Drone tracking made easy…
While the underlying hype surrounding the U.S.’ drone industry appears irrefutable, today, the Federal Aviation Association (FAA) is still very much in the process of establishing laws to govern exactly how drones will navigate the skies. In this time of uncertainty and change, a small but growing cohort of tech companies are hoping they can remedy the FAA’s indecision through the creation of new software.
Key to this issue of mass drone adoption, among other things, is answering the question of how government can track and ultimately regulate the flight paths of drones due to safety concerns—in 2014 a drone almost crashed into the turbine engine of a passenger jet carrying 50 people.

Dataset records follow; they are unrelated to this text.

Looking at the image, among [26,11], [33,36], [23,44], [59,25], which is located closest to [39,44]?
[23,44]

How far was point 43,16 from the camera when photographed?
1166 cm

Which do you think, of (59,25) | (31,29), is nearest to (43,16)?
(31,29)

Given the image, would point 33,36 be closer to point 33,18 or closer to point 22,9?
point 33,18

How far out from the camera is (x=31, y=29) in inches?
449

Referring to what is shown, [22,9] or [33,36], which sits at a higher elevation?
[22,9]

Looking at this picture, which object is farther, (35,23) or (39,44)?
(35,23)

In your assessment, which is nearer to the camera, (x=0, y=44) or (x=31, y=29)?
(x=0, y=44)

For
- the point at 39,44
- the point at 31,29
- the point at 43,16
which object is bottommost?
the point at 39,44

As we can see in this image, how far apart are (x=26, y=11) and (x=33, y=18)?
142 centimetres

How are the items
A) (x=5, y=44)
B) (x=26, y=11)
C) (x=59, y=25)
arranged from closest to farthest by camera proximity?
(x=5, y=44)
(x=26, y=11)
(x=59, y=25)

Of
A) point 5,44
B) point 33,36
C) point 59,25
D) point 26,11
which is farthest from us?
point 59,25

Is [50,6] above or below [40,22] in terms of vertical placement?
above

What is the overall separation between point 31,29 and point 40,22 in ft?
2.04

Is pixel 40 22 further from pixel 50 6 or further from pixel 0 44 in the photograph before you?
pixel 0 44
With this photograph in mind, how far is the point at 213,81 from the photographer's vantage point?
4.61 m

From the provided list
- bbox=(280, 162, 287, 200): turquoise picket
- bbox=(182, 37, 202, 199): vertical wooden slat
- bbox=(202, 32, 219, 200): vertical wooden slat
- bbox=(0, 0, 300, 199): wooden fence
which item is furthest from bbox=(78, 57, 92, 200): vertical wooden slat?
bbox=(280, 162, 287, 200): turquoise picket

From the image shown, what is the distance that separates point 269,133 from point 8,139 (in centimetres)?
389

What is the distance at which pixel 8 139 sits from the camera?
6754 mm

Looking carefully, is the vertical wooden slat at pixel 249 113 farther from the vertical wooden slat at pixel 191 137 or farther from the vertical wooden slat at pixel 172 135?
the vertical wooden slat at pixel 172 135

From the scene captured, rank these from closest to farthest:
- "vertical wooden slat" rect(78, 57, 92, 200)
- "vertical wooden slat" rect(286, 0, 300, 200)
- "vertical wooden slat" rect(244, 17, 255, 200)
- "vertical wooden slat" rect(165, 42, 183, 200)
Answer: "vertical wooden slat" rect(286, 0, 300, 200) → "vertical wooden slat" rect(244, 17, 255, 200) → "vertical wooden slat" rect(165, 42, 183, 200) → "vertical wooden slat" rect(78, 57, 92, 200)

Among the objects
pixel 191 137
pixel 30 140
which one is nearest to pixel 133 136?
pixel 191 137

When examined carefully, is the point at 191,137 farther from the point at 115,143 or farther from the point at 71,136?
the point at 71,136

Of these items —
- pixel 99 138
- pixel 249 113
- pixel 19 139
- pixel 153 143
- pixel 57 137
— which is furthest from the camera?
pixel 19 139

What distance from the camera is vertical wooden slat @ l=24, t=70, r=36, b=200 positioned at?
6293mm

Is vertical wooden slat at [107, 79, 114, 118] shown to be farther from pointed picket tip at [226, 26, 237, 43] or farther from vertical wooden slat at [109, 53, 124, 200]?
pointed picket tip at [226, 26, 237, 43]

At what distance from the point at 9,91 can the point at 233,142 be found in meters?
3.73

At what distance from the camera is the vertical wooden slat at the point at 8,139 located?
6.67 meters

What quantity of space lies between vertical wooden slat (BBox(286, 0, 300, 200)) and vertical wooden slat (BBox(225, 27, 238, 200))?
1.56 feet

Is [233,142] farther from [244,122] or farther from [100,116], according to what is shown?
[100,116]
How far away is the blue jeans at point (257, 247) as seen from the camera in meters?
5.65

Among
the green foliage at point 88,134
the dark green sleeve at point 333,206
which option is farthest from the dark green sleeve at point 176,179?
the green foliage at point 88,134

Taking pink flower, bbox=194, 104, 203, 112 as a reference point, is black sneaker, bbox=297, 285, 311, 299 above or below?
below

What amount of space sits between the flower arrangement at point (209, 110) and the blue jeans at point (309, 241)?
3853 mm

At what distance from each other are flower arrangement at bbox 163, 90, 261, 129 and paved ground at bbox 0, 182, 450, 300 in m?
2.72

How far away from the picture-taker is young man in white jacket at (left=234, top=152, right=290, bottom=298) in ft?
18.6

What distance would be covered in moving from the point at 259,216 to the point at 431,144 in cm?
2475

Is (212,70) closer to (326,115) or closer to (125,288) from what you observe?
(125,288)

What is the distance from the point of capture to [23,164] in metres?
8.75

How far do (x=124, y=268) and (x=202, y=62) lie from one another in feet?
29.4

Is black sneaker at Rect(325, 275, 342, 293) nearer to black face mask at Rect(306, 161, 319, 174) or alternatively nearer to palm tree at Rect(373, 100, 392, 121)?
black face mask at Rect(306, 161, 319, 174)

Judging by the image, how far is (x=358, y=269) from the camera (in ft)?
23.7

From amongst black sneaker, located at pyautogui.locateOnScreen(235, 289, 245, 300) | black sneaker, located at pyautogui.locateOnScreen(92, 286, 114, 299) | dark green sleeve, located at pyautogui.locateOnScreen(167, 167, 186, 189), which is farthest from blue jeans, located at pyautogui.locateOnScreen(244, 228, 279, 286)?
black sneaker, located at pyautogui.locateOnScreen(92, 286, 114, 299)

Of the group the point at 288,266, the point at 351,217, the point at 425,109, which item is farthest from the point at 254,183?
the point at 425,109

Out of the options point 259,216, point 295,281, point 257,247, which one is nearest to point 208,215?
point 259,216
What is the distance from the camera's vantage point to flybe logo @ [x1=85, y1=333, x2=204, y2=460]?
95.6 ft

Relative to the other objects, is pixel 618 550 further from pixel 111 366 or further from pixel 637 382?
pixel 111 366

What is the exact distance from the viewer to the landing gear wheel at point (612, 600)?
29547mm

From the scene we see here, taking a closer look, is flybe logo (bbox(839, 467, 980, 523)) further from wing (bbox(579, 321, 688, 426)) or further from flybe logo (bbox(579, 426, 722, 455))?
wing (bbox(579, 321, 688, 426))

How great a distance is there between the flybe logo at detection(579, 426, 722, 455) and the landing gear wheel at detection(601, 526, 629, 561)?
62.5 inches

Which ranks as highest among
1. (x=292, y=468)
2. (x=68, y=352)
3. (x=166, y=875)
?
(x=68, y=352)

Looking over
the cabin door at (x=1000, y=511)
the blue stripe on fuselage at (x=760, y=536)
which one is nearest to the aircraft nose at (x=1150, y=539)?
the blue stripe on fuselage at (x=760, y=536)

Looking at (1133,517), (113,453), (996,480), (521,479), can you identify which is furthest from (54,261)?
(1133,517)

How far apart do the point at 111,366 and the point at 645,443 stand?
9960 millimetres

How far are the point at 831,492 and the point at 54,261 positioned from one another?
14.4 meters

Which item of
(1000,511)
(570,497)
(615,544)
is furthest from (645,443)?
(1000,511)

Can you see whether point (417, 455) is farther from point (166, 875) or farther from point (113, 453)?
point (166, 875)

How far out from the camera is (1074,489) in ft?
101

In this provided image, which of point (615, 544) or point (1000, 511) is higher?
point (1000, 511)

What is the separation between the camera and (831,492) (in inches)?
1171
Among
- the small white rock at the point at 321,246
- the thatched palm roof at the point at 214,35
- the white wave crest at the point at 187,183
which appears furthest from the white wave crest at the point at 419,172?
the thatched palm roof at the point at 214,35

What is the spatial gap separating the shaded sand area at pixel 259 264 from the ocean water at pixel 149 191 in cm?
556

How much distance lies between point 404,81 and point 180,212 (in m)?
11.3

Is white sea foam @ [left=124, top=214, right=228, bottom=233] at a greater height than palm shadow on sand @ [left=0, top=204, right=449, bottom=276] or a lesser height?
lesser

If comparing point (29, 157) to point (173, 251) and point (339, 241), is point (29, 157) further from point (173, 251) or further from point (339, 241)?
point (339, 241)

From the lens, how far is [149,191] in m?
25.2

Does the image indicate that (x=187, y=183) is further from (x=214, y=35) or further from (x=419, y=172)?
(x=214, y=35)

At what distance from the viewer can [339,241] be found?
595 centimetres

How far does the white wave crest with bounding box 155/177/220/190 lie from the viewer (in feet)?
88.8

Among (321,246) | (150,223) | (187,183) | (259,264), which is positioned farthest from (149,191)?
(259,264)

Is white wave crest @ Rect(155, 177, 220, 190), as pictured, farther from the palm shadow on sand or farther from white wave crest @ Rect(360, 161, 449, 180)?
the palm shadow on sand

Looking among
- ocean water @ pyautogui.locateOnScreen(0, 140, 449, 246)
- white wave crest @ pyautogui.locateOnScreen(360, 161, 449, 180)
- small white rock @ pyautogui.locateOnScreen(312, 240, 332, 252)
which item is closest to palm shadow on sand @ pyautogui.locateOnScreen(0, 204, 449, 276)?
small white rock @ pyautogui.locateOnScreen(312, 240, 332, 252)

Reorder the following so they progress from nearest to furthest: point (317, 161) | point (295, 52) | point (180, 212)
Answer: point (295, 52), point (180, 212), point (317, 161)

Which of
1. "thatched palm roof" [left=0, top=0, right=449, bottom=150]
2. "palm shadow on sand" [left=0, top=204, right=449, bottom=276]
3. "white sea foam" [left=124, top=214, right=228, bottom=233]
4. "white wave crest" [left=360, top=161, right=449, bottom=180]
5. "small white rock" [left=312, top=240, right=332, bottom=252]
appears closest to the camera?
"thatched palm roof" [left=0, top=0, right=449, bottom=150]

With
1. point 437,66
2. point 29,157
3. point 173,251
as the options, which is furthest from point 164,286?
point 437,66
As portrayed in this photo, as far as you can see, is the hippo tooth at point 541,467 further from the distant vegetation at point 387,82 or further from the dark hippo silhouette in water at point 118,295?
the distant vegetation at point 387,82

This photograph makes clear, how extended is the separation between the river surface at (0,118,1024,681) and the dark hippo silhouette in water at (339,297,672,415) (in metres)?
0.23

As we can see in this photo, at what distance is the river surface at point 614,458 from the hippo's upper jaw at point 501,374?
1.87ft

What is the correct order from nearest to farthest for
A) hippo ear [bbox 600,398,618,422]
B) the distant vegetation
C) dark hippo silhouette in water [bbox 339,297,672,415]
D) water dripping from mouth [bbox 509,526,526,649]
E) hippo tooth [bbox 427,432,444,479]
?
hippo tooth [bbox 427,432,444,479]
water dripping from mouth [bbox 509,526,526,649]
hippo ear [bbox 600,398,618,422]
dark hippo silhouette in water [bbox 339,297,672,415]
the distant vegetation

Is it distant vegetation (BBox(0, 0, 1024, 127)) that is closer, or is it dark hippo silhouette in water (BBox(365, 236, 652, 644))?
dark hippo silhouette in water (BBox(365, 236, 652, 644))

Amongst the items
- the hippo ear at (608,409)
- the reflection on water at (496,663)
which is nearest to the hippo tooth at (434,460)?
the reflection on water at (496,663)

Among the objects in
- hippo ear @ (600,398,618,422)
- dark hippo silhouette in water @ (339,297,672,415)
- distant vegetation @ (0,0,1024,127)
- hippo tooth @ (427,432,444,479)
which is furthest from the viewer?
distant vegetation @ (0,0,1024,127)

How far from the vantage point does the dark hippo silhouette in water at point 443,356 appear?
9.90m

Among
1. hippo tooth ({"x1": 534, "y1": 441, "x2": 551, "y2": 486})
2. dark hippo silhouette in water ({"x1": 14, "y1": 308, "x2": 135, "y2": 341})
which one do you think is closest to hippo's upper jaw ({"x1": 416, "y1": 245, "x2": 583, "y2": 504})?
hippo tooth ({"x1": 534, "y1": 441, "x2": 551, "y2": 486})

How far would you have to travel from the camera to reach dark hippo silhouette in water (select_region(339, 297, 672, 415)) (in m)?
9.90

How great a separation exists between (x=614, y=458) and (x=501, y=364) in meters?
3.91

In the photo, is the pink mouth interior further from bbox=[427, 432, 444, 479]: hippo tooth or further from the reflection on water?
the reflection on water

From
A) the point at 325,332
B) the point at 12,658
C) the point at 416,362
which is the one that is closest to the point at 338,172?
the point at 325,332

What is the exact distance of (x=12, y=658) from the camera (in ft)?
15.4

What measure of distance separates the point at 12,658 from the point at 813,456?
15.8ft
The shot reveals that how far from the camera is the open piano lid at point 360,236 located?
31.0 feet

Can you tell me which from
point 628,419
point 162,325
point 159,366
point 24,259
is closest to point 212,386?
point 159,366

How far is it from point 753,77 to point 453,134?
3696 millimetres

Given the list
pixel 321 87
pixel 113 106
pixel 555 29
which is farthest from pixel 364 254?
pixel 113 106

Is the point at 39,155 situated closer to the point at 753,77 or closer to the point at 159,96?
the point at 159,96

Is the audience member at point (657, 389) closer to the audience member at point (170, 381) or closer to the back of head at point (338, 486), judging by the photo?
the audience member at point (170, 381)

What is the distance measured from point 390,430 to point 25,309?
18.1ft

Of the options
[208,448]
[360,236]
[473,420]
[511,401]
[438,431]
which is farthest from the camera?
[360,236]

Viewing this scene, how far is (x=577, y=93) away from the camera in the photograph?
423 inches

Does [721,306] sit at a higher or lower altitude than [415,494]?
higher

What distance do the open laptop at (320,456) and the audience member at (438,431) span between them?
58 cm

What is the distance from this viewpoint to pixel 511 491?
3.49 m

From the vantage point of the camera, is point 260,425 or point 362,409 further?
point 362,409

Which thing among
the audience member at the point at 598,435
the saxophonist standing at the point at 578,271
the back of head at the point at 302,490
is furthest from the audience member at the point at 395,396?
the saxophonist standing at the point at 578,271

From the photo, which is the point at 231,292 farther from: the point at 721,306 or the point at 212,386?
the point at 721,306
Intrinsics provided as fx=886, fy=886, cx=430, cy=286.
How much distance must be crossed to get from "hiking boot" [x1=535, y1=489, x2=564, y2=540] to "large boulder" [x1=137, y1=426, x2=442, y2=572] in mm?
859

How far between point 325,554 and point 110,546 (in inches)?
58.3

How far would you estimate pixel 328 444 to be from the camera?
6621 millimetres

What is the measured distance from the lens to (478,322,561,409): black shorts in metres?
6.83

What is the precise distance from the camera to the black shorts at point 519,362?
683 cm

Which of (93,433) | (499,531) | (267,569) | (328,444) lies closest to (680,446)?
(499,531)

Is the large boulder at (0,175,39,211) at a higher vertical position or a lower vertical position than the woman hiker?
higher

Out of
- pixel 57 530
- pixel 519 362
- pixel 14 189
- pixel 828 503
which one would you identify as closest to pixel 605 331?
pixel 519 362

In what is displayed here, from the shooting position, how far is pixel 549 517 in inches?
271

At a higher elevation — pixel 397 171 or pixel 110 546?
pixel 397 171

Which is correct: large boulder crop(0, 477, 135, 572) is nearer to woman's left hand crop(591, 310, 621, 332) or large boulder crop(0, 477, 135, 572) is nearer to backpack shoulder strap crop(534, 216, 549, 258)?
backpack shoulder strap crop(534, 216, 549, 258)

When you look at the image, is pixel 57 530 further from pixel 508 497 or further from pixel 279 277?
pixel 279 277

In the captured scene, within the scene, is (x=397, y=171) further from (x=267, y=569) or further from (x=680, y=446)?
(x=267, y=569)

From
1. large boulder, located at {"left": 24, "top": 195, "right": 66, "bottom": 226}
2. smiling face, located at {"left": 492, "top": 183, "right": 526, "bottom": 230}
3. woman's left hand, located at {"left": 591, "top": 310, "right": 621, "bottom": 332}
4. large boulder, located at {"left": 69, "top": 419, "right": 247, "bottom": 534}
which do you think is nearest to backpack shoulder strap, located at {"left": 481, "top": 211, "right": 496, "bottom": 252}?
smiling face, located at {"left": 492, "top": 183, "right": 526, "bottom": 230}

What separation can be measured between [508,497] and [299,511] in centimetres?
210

It goes without saying but: significant and numerous hurdles must be overcome and laws decided upon before widespread drone usage likely becomes a reality. Should all commercial drones, for example, be required to carry trackable RF chips? These are the sorts of tough questions that are most conveniently solved by the advent of new technologies. Enter: Simulyze, a 16-year-old defense and intelligence contractor that has long developed software for military command centers.
In February, Simulyze ventured into the consumer market by targeted the burgeoning drone industry as its access point.
The local company has created a graphic user interface to help operators understand, analyze and organize information related to the realtime movement of drones in a given area. The interface is sold as a software product available via the cloud or for on-site download.
Identity
Reston, Va.-based Simulyze describes itself as a “leading commercial off the shelf (COTS) provider of data analysis, correlation, integration and visualization products.” This translates to offering clients some degree of “operational intelligence,” otherwise described as a virtual 3D map of sorts with data about the location/placement, movement and condition of units in an environment, among other things. These trackable units could be tanks or military personnel entering into a combat zone, but in this case we’re talking about a new product build by Simulyze aimed specifically at drones, called Mission Insight .
The Mission Insight software platform takes in a fusion of data from hundreds of sources—like geospatial and terrain data, social media mentions, intelligence sources, RF chip scans, and realtime GPS location and temperature enabled by a internet-connect sensors physically attached to the vehicle—to produce a comprehensive understanding of where a drone is located and what it is doing in the given airspace. This technology market is known as UAS or unmanned aerial systems, as it include not just the UAV but also all of the software and hardware that supports it.
To be clear: Simulyze is the developer of a software platform and does not produce the aforementioned sensors themselves. Instead, the company has worked to integrate thousands of different data sources, regardless of the quality of that information or its standard format.
In an interview with DC Inno, Simulyze revealed a few of the data streams/sensors that its platform digests. They include: “sensory data, weather, Global Positioning System (GPS) tracking, social media data, video metadata (not live footage), radar intelligence (RADINT), transmitted UAV data, imagery databases (think Google earth for compiling an environment background) and signals intelligence (SIGINT).”
The company, however, declined to provide a full list of integrated sensors and feeds, citing “proprietary [assets] and other factors.”
In the future, Simulyze will look to integrate data from ADS-B transmitters, which are typically used for commercial avionics, along with realtime video capture—either via the drone’s camera or its operator—according to CEO Kevin Gallagher.
Gallagher added that it’s also possible his company will license a version of its API so that developers can create apps with drone tracking features. Equally, he hopes to partner with numerous Internet-of-Things (IoT) device companies so that Simulyze can ingest more realtime information related to internet-connect vehicles and devices.
Gallagher hopes that Mission Insight will one day act as the go to drone management dashboard; used by various industries who will naturally benefit from the development of other drone hardware and operations. These early customers, Gallagher explained, may include energy companies, especially those who will one day use drones to survey drilling facility in remote locations.